▶ _WORK TO DO_
Rewrite the rows from the line with "this 350×262 image." to the line with "crumpled hood [154, 188, 633, 319]", putting "scan order" wherever "reading order" appears and leaving everything else unchanged.

▶ _EXTRACTED RECORDS_

------------

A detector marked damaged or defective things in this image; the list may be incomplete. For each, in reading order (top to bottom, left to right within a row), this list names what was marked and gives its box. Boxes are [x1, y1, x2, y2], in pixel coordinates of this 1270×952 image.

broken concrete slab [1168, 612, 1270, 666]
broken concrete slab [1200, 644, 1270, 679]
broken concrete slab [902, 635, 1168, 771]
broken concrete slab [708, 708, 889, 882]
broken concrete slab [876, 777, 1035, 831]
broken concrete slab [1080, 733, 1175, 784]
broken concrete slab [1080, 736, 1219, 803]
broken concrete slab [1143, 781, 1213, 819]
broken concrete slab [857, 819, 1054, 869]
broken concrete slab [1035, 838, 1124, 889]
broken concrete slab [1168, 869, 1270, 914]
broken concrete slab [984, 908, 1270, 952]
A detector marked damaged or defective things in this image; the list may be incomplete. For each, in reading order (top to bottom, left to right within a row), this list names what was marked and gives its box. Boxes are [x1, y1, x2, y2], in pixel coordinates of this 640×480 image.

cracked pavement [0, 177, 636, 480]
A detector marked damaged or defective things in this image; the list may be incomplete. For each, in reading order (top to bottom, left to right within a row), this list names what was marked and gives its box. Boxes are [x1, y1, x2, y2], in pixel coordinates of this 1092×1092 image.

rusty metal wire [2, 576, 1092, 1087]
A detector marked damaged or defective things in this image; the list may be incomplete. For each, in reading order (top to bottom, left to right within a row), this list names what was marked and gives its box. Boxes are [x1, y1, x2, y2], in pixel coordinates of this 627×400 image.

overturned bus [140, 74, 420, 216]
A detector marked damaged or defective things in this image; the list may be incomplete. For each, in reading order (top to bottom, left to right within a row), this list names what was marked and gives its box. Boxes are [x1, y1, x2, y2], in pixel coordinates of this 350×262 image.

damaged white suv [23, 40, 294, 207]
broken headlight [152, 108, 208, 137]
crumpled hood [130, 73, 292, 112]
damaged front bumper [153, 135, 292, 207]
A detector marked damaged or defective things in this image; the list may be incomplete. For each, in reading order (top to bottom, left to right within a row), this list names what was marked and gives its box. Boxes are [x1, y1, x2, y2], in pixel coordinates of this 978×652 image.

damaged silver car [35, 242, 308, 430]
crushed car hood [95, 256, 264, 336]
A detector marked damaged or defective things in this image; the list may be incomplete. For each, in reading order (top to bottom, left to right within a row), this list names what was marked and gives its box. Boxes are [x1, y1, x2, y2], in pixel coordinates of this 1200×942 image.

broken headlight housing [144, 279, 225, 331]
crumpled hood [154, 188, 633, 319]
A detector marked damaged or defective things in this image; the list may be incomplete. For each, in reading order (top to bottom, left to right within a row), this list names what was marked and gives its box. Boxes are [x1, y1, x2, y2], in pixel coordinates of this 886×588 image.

------------

▶ _THE COMPLETED TASK_
A detector marked damaged or defective things in this image; the list may be incomplete. For each, in scan order (top to bottom, left to right within a row), this list names what was marked and gives its box. Boxes are [x1, y1, x2, y2], in pixel coordinates of this 350×262 image.

damaged white suv [23, 40, 294, 207]
broken headlight [152, 108, 208, 137]
crumpled hood [130, 73, 292, 112]
damaged front bumper [153, 135, 292, 207]
A detector marked damaged or defective things in this image; the list may be incomplete. For each, in scan order (top to bottom, left to right within a row), this list names what was marked and gives its box. Boxes are [x1, y1, x2, y2], in pixel coordinates of this 978×652 image.

damaged silver car [35, 242, 308, 430]
crushed car hood [95, 256, 264, 336]
A detector marked damaged or defective things in this image; the list may be incomplete. For each, in scan order (top to bottom, left to right within a row), this list names what was marked and gives its box. Boxes are [x1, y1, x2, y2], in pixel coordinates of this 1200×942 image.

broken headlight housing [144, 279, 225, 331]
crumpled hood [154, 188, 633, 319]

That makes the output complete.